The company has also launched Orchard, its own social network which allows Tesco's "most engaged" customers and colleagues to connect. This already has 50,000 members and is "on track" to hit 100,000 by the end of the year.
Also coming up is a digital wallet offering which is being trialled at the moment. The wallet will be hosted on Tesco’s smartphone app and will work with all major credit and debit cards.This will allow shoppers to pay for goods on any of their cards by scanning mobile phones - but crucially without the spending limits seen on other contactless payments.
Finally there’s Hudl, the Tesco own brand, cut price tablet computer which has sold nearly 500,000 units to date. Terrell explains:“We wanted to create an accessible product for customers who otherwise would not have bought the tablet. We wanted to democratize this technology with no compromise on quality. But the first version wasn’t good enough. We had to ensure our customers had a great experience and so we pulled it.
“We are very proud of this product. It’s benchmarked against the Google Nexus and the Amazon Kindle with the clear design objective of being accessible to all, easy and inviting and intuitive to use and at a great price.

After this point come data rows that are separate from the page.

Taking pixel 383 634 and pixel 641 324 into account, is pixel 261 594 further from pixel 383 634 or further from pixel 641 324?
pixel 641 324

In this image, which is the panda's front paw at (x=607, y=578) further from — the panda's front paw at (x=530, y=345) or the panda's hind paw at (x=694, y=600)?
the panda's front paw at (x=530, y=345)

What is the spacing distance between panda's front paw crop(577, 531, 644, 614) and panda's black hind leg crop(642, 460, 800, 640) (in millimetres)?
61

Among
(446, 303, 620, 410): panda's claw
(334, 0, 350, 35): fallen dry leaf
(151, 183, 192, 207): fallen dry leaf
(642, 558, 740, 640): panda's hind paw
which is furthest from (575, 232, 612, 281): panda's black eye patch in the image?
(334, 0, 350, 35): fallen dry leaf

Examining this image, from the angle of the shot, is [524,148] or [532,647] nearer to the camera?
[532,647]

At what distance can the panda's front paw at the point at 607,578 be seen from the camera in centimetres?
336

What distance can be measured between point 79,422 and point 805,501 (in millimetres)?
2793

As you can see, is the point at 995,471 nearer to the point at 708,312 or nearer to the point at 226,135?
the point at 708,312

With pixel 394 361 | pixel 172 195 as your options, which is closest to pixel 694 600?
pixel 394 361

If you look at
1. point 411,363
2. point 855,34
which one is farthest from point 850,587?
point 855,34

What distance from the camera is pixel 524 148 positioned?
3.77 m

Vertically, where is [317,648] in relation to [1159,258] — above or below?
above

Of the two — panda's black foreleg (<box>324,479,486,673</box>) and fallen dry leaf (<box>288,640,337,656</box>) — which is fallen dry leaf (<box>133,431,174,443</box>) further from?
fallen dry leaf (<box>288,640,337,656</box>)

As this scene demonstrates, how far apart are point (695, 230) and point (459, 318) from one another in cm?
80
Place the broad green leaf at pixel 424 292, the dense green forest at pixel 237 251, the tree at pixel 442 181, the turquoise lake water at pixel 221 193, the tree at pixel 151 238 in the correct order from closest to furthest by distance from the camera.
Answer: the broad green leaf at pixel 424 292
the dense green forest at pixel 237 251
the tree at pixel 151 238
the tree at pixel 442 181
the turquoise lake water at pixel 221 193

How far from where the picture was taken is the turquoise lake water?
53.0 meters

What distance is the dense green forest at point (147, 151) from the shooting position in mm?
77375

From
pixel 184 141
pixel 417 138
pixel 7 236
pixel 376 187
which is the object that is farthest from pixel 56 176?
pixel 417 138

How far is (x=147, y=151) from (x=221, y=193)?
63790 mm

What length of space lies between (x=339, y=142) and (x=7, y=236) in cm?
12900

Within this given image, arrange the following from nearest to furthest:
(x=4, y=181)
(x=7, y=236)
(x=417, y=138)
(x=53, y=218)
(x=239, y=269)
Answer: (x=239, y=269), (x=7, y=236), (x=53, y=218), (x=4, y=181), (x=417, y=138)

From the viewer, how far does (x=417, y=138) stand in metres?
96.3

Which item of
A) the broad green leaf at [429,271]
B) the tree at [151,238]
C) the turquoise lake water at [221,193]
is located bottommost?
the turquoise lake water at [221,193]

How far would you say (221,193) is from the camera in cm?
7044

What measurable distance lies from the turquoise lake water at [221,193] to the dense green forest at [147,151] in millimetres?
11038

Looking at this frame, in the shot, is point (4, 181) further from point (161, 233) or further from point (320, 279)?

“Its success goes far beyond the sales unit numbers. The built-in Tesco apps proved hugely important, meaning customers could easily navigate a range of products and services available through the Tesco team. As a result we have seen daily revenue from Blinkbox Movies increase nine-fold and a five-fold increase in streams of Blinkbox Music.
“But importantly it’s also helped our core business with Hudl customers immediately spending meaningful additional amounts with Tesco, both in store and online.”
Verdict
The direction of travel is set - and it’s a sensibly defined and articulated one.
Tesco’s offline fortunes may have waned somewhat in recent times, but the firm is well-positioned to take advantage of the shift to the ‘second curve’.
And in a hugely competitive grocery market, every little helps as the saying goes.